Telephone: +34-91-3941388 Fax: +34-91-3947115

Received: May 27, 2013
Revised: October 18, 2013
Accepted: October 19, 2013
Published online: November 28, 2013

Abstract

Splanchnic and systemic low-grade inflammation has been proposed to be a consequence of long-term prehepatic portal hypertension. This experimental model causes minimal alternations in the liver, thus making a more selective study possible for the pathological changes characteristic of prehepatic portal hypertension. Low-grade splanchnic inflammation after long-term triple partial portal vein ligation could be associated with liver steatosis and portal hypertensive intestinal vasculopathy. In fact, we have previously shown that prehepatic portal hypertension in the rat induces liver steatosis and changes in lipid and carbohydrate metabolism similar to those produced in chronic inflammatory conditions described in metabolic syndrome in humans. Dysbiosis and bacterial translocation in this experimental model suggest the existence of a portal hypertensive intestinal microbiome implicated in both the splanchnic and systemic alterations related to prehepatic portal hypertension. Among the systemic impairments, aortopathy characterized by oxidative stress, increased levels of proinflammatory cytokines and profibrogenic mediators stand out. In this experimental model of long-term triple portal vein ligated-rats, the abdominal aortic proinflammatory response could be attributed to oxidative stress. Thus, the increased aortic reduced-nicotinamide-adenine dinucleotide phosphate [NAD(P)H] oxidase activity could be associated with reactive oxygen species production and promote aortic inflammation. Also, oxidative stress mediated by NAD(P)H oxidase has been associated with risk factors for inflammation and atherosclerosis. The splanchnic and systemic pathology that is produced in the long term after triple partial portal vein ligation in the rat reinforces the validity of this experimental model to study the chronic low-grade inflammatory response induced by prehepatic portal hypertension.

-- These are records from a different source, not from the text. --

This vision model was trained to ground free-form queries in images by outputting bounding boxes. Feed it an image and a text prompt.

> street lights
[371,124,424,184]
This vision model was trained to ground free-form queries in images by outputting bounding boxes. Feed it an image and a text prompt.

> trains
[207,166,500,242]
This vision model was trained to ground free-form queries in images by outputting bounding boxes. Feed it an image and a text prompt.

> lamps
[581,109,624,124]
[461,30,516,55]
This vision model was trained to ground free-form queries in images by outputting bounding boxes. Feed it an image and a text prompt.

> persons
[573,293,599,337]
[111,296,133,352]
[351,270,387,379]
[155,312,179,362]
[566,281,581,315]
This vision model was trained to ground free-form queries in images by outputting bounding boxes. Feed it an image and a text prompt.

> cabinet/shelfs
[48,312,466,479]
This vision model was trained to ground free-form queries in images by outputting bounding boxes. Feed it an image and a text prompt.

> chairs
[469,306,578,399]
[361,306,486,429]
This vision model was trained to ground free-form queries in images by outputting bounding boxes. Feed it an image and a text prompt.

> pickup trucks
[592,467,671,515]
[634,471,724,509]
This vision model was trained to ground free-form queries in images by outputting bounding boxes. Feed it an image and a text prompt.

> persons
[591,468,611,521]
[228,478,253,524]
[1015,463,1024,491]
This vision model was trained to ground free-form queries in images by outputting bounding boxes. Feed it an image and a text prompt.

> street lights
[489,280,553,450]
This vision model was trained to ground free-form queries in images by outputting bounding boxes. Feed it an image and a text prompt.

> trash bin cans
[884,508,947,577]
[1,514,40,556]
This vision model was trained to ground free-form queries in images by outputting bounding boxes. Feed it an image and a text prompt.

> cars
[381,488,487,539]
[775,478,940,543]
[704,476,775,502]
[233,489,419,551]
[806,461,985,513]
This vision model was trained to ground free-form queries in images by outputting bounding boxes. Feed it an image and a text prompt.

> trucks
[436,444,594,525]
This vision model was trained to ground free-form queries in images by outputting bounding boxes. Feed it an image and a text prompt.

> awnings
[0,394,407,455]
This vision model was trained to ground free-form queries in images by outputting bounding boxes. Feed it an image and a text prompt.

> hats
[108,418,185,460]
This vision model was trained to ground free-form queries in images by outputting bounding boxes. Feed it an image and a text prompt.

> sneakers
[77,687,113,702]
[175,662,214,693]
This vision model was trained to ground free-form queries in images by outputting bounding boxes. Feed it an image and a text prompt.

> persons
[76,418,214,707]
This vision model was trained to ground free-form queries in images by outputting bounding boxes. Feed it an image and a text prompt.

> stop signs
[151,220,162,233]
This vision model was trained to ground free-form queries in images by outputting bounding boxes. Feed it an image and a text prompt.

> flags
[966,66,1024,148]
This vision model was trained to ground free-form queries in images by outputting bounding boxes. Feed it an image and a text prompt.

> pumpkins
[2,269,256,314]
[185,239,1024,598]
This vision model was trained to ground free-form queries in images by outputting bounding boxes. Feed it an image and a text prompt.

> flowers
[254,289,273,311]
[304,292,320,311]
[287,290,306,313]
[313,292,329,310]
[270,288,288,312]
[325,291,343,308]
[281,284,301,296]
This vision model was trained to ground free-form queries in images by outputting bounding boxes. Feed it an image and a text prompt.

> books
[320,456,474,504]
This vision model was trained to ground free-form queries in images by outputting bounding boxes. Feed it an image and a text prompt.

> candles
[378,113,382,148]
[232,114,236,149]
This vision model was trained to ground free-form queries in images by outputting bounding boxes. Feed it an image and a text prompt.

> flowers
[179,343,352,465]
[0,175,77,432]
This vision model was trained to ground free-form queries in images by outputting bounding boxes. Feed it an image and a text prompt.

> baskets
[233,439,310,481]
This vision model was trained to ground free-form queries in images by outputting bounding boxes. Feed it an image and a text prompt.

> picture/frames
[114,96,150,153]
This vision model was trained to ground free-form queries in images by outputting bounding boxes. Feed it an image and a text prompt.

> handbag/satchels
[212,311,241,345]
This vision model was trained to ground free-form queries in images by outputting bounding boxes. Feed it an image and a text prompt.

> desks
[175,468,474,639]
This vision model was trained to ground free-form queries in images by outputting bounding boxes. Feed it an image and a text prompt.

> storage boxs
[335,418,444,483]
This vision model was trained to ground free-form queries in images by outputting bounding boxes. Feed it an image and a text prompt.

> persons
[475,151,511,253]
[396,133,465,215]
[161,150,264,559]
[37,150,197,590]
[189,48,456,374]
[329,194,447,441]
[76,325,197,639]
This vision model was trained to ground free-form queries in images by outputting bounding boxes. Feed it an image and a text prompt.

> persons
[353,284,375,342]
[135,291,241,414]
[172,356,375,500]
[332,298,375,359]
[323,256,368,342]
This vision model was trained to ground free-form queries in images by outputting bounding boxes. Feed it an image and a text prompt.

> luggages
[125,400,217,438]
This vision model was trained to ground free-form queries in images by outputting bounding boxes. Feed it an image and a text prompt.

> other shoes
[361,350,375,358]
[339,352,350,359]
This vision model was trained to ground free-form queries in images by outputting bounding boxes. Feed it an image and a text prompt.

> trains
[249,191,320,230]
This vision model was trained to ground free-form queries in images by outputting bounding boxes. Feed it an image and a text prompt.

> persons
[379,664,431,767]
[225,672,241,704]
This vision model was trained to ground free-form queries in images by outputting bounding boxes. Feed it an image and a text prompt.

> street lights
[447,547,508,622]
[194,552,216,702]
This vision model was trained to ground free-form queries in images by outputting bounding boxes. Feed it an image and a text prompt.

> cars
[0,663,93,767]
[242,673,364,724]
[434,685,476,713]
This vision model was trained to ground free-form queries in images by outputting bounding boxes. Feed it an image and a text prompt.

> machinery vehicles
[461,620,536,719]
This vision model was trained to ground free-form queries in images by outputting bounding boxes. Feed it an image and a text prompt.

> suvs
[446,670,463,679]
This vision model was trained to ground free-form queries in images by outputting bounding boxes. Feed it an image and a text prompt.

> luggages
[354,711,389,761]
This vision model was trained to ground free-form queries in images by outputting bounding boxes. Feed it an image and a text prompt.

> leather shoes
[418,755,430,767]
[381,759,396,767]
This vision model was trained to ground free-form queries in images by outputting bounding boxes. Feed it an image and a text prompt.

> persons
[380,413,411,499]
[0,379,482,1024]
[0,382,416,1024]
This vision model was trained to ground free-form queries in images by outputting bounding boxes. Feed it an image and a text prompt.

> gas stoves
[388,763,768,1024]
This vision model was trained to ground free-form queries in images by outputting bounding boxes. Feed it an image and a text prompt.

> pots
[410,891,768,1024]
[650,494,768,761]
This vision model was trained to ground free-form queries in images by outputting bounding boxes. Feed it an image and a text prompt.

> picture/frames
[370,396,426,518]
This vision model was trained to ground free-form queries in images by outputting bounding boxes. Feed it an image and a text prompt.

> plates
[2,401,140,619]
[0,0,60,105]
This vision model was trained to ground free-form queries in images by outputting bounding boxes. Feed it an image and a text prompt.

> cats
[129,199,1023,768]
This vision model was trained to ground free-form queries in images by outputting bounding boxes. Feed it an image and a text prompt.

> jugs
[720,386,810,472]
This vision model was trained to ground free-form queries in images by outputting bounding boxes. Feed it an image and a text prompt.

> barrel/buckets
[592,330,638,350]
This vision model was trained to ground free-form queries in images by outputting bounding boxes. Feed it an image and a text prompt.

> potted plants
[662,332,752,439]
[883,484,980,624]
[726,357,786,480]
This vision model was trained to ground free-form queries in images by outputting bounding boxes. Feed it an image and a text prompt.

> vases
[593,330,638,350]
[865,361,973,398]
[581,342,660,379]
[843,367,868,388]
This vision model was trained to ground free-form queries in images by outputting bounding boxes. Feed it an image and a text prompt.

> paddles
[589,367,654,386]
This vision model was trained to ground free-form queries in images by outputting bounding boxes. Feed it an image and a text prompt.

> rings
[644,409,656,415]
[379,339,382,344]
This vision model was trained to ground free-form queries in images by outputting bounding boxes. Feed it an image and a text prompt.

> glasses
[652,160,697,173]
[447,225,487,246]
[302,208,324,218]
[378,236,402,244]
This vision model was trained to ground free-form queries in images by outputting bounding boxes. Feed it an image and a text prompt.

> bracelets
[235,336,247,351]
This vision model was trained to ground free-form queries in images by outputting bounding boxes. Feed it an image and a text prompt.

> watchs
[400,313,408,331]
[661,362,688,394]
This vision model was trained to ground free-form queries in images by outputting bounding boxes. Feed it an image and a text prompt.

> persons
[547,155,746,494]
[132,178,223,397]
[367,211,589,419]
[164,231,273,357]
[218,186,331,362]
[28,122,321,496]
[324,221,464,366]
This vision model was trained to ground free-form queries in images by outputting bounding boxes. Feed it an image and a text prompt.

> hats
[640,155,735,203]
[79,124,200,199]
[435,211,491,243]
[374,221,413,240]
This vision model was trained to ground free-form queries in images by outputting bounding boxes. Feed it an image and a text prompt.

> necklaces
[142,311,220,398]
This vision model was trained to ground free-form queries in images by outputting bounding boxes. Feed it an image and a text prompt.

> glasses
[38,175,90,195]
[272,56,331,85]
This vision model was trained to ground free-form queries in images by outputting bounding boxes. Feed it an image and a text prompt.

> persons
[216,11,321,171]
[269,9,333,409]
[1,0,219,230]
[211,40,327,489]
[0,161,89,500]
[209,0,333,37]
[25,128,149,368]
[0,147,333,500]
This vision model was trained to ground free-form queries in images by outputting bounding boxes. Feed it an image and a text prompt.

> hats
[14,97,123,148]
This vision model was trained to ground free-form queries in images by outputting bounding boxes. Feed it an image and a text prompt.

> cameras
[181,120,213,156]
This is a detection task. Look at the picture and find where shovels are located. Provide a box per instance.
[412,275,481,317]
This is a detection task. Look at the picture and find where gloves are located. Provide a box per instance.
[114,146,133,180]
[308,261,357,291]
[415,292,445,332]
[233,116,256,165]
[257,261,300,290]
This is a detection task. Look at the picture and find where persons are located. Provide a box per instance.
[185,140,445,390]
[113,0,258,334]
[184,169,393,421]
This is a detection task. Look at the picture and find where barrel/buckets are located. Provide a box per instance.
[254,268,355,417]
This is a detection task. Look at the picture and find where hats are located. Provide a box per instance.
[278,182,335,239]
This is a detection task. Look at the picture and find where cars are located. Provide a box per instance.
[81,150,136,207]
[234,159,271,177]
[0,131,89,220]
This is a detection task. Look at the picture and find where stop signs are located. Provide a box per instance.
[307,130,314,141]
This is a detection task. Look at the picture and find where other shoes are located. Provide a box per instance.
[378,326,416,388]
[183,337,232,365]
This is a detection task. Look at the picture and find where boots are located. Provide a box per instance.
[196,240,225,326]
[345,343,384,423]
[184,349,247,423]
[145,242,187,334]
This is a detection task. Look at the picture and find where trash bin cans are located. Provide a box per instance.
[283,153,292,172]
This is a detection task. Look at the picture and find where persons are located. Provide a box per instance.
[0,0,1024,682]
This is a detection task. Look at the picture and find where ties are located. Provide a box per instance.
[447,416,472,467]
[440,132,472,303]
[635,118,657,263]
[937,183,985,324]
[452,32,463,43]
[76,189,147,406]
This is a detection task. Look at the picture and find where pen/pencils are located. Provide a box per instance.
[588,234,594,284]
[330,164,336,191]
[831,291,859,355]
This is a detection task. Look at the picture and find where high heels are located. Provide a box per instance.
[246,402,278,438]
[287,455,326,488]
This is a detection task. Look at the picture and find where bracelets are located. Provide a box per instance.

Keywords: Portal hypertension, Inflammation, Aortopathy, Hepatic steatosis

Core tip: Triple partial portal vein ligation in the rat induces in the long term (22 mo) both splanchnic alterations, i.e., liver steatosis and portal hypertensive intestinal vasculopathy associated with a portal hypertensive microbiome, and systemic alterations, i.e., a wound-like inflammatory aortic response. These alterations support this experimental model of prehepatic portal hypertension for studying the pathophysiological mechanisms involved in the low-grade inflammatory response produced.